Much as I love a good fight, things stirred up all on their own. By midday, the conference was in full buzz. Readings all over the place. People talking fiction, poetry, nonfiction, and everything in between. The word is that there were over 4,000 people signed up before the conference, not to mention those disorganized, lazy, or capricious enough to register only once we got here. With all these writers all from pillar to post in downtown Austin, I was reminded by Flannery O’Connor’s snappy comment on whether writing programs discouraged writers: “Not enough.”
Because the fact is that it was alternately exciting and exhausting to be at AWP. Amazing to realize there are approximately 7,423,742 literary journals to be had here at the Bookfair (I exaggerate, but only a little) that show independent publishing alive and well. Depressing to realize how many brilliant new books are out there that I’ll just never get to. Intriguing to talk to editors like David Gessner, who oversees the newish journal Ecotone—a word translated as a transitional zone between two communities but also as a place of danger or opportunity—that stands out from the crowd from its concerted attention on Place. Worrisome to see a conference and the panels still too much divided by race. Frustrating as a fiction writer myself to see that the swaggering boy fiction writer aesthetic is still being encouraged at graduate schools across the country.
But then there’s the good stuff: panels that wake you up and teach you something and make this whole racket worthwhile. Here’s poet David St. John speaking on the first day on the “kinematic lyric” and the crossovers between poetry and film, of how cinema increasingly seeks to capture the “fragmentary, disjunctive experience” of “the wreckage of our age.” St. John tells us that we’re saved in some way, though, by the act of capturing, because that representation of fracture creates a feeling of wholeness, such that we hold together and don’t, in the end, ourselves fly apart. Here is Ralph Angel then talking about the beauty of film, which tackles “how to tell the story without telling the story.” How the supposedly objective narrative we hear in this country is, indeed, a lie. How he is grateful for film: that it precedes him and will outlive him; he, in writing work that directly addresses filmmakers such as Hitchcock and Kieslowski, himself becomes part of this “continuum of human expression.”

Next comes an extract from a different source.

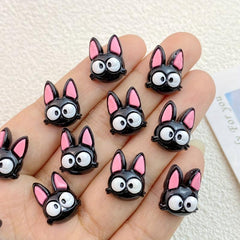 10Pcs Halloween Cat Resin Crafts for Jewelry Making & Manicure Art
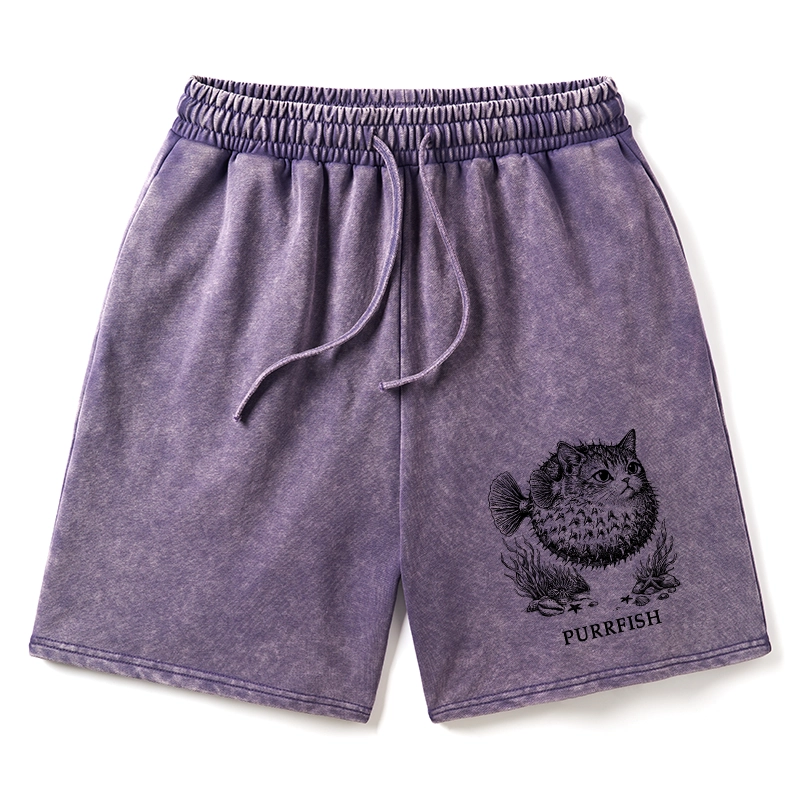 Tokyo-Tiger Spiky Puffer With Cute Cat Head Washed Shorts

That night, it’s off to an authentic barbecue (or, as it says on the label, Bar-B-Q) dinner at the infamous Stubbs. Gathered there were a group of fellows from the Virginia Center for the Creative Arts and their partners and friends. The VCCA artists’ colony is one of the most sacred places in this country for writers (artists and composers, too), of quiet woods and lovely, converted barn studios and those long-lashed cows that greet you every morning. At my immediate table, writers Leslie Pietrzyk, Porter Shreve, Bich Nguyen, and Darcy Cummings, and poets representing each of the Carolinas. The talk was of new writing projects, of the non-Washington Washington novel and John Keats’ poetry, of an abundance of Polish food and a dearth of Vietnamese dinners, all over fried green tomatoes and beef brisket.
I was especially excited to hear that Darcy’s collection of poems The Artist as Alice: From a Photographer’s Life is forthcoming this summer from Bright Hill Press; I’m so eager to see those poems collected together that reimagine Alice in Wonderland, this time growing up, a little older and a whole lot more complicated.
Amy Allen, who’s on staff at the VCCA and a writer herself, filled me in about the fancy digs of Moulin à Nef, VCCA’s new “sister campus” in the South of France that houses fellows but that is also available to other lucky folks when the timing’s right.
So what is there to say about Austin, about converging with old friends and meeting new acquaintances and hearing new ideas on craft and teaching and the artistic world we dwell in at our best and talking new projects in a city that’s all new to me? “C’est magnifique, y’all.”